* **REQUIRED WORK**
Pull out every line in the items below that contains the string "distance". Matching is case-sensitive.

* **RECORDS SHOWN**
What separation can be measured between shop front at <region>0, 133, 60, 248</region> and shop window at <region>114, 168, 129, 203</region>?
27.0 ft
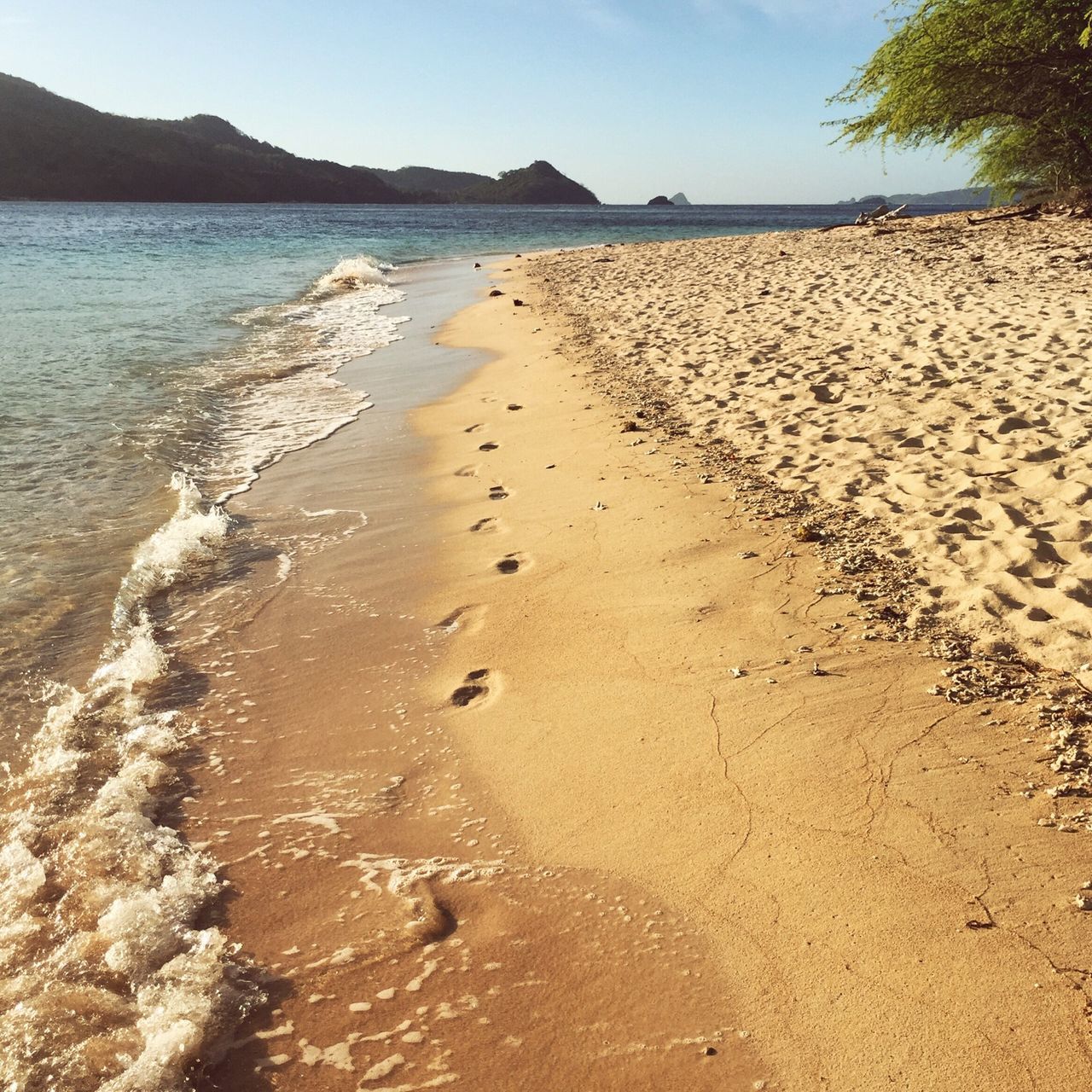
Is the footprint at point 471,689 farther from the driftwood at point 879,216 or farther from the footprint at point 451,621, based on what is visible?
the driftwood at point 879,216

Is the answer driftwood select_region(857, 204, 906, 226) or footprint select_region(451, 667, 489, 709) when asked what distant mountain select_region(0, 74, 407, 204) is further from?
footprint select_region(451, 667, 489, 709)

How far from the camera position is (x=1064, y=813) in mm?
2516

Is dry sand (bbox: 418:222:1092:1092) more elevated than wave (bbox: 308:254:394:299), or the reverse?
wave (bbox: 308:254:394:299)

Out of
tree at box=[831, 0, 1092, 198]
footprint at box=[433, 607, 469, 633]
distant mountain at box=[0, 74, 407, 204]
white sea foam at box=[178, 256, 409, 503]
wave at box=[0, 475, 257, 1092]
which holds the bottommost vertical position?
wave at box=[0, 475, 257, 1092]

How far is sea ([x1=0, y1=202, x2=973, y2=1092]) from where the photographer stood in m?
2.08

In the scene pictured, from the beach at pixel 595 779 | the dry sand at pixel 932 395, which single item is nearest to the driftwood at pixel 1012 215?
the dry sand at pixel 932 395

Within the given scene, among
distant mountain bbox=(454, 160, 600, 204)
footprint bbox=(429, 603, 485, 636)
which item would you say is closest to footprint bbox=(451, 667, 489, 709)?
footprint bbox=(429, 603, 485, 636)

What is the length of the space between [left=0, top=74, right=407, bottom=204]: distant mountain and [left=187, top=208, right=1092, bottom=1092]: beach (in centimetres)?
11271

...

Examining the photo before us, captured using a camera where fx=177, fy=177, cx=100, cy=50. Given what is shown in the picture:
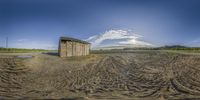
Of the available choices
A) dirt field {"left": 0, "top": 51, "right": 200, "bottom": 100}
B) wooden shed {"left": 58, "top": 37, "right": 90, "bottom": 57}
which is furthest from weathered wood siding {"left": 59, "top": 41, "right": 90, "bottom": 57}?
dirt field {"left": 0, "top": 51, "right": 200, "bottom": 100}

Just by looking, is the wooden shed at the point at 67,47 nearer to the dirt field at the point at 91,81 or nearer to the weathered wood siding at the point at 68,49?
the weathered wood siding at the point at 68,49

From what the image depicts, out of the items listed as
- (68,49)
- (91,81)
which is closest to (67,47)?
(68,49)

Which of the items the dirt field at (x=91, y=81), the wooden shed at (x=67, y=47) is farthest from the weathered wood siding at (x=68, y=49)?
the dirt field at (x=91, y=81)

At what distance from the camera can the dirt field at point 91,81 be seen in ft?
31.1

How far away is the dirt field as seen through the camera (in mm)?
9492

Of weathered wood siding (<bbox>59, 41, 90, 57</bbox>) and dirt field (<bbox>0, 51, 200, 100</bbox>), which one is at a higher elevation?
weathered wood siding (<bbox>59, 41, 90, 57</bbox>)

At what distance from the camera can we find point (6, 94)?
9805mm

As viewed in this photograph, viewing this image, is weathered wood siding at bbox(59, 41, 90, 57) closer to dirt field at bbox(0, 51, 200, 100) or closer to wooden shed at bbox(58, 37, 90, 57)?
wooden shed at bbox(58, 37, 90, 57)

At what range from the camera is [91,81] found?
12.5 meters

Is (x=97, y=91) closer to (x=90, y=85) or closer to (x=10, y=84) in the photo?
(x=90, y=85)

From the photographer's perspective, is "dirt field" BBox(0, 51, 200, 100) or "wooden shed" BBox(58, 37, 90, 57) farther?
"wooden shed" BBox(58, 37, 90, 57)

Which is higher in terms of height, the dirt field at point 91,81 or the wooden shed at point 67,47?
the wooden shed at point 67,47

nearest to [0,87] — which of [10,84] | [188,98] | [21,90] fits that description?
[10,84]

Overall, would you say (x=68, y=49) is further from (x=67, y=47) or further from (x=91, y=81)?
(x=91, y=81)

* **WORKED ANSWER**
At what distance from the camera can the dirt field at point 91,81 be seen in ft?
At what distance from the camera can we find point (6, 94)?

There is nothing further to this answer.